What is the resulting estimate for \(\hat\beta_{ridge}\)?

  • \(\hat\beta_{ridge} = (\mathbf{X}^{T}\mathbf{X}+\lambda\mathbf{I})^{-1}\mathbf{X}^T\mathbf{y}\)

Ridge Regression

Why is this useful?

Ridge Review

How is \(\lambda\) determined?

\[RSS + \lambda\sum_{j=1}^p\beta_j^2\]

What is the bias-variance trade-off?

Ridge Regression

Pros

  • Can be used when \(p > n\)
  • Can be used to help with multicollinearity
  • Will decrease variance (as \(\lambda \rightarrow \infty\) )

Cons

  • Will have increased bias (compared to least squares)
  • Does not really help with variable selection (all variables are included in some regard, even if their \(\beta\) coefficients are really small)

Lasso!

  • The lasso is similar to ridge, but it actually drives some \(\beta\) coefficients to 0! (So it helps with variable selection)
  • \(RSS + \lambda\sum_{j=1}^p|\beta_j|\)
  • We say lasso uses an \(\ell_1\) penalty, ridge uses an \(\ell_2\) penalty
  • \(||\beta||_1=\sum|\beta_j|\)
  • \(||\beta||_2=\sum\beta_j^2\)

Lasso

  • Like Ridge regression, lasso shrinks the coefficients towards 0
  • In lasso, the \(\ell_1\) penalty forces some of the coefficient estimates to be exactly zero when the tuning parameter \(\lambda\) is sufficiently large
  • Therefore, lasso can be used for variable selection
  • The lasso can help create smaller, simplier models
  • Choosing \(\lambda\) again is done via cross-validation

Lasso

Pros

  • Can be used when \(p > n\)
  • Can be used to help with multicollinearity
  • Will decrease variance (as \(\lambda \rightarrow \infty\) )
  • Can be used for variable selection, since it will make some \(\beta\) coefficients exactly 0

Cons

  • Will have increased bias (compared to least squares)
  • If \(p>n\) the lasso can select at most \(n\) variables

Ridge versus lasso

  • Neither Ridge nor lasso will universally dominate
  • Cross-validation can also be used to determine which method (Ridge or lasso) should be used
  • Cross-validation is also used to select \(\lambda\) in either method. You choose the \(\lambda\) value for which the cross-validation model is the smallest

What if we want to do both?

  • Elastic net!

  • \(RSS + \lambda_1\sum_{j=1}^p\beta^2_j+\lambda_2\sum_{j=1}^p|\beta_j|\)

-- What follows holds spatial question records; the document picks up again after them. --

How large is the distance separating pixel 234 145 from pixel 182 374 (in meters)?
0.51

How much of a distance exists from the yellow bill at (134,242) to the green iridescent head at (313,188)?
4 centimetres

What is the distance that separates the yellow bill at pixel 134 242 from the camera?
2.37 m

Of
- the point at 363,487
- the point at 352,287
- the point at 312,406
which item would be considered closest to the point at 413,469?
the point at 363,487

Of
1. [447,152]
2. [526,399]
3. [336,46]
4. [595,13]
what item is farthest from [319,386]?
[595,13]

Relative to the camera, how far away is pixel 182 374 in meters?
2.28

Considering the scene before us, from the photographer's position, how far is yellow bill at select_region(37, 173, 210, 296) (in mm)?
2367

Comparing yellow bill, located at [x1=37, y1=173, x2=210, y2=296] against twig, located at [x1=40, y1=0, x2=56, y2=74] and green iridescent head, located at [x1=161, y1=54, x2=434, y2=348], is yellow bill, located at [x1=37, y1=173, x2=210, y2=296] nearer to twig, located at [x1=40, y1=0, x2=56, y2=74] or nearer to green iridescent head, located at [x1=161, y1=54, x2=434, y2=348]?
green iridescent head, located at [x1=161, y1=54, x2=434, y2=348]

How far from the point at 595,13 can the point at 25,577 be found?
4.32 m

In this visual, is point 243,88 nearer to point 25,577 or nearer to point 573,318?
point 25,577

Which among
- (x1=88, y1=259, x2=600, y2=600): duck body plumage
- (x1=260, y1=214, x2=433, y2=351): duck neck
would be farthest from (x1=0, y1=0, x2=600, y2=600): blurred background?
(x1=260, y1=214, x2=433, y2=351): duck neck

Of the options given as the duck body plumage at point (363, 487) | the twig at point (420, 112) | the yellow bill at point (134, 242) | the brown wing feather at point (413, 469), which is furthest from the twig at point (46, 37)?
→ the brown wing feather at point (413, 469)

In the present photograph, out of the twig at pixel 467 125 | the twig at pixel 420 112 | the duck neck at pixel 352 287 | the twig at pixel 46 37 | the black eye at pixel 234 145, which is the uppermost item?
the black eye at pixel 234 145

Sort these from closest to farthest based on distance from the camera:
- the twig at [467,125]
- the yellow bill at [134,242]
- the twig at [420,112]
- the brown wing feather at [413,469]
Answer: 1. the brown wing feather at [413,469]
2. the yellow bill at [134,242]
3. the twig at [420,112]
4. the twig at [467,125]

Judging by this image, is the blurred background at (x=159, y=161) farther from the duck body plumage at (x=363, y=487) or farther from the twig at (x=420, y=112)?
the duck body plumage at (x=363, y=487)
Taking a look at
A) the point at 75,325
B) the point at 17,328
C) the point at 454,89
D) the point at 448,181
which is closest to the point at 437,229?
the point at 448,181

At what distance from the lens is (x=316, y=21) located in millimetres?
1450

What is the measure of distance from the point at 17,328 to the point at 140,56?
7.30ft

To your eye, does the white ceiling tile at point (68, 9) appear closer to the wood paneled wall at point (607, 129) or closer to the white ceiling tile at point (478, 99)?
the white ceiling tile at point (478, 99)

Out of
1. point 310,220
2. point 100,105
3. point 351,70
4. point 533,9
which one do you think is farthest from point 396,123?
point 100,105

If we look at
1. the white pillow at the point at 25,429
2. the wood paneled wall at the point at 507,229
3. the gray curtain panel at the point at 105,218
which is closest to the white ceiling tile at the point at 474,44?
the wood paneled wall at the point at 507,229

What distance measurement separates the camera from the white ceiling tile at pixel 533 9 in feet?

What is the \(\ell_1\) part of the penalty?

What is the \(\ell_2\) part of the penalty

Elastic net

\[RSS + \lambda_1\sum_{j=1}^p\beta^2_j+\lambda_2\sum_{j=1}^p|\beta_j|\]

When will this be equivalent to Ridge Regression?

Elastic net

\[RSS + \lambda_1\sum_{j=1}^p\beta^2_j+\lambda_2\sum_{j=1}^p|\beta_j|\]

When will this be equivalent to Lasso?

Elastic Net

\[RSS + \lambda_1\sum_{j=1}^p\beta^2_j+\lambda_2\sum_{j=1}^p|\beta_j|\]

  • The \(\ell_1\) part of the penalty will generate a sparse model (shrink some \(\beta\) coefficients to exactly 0)
  • The \(\ell_2\) part of the penalty removes the limitation on the number of variables selected (can be \(>n\) now)

How do you think \(\lambda_1\) and \(\lambda_2\) are chosen?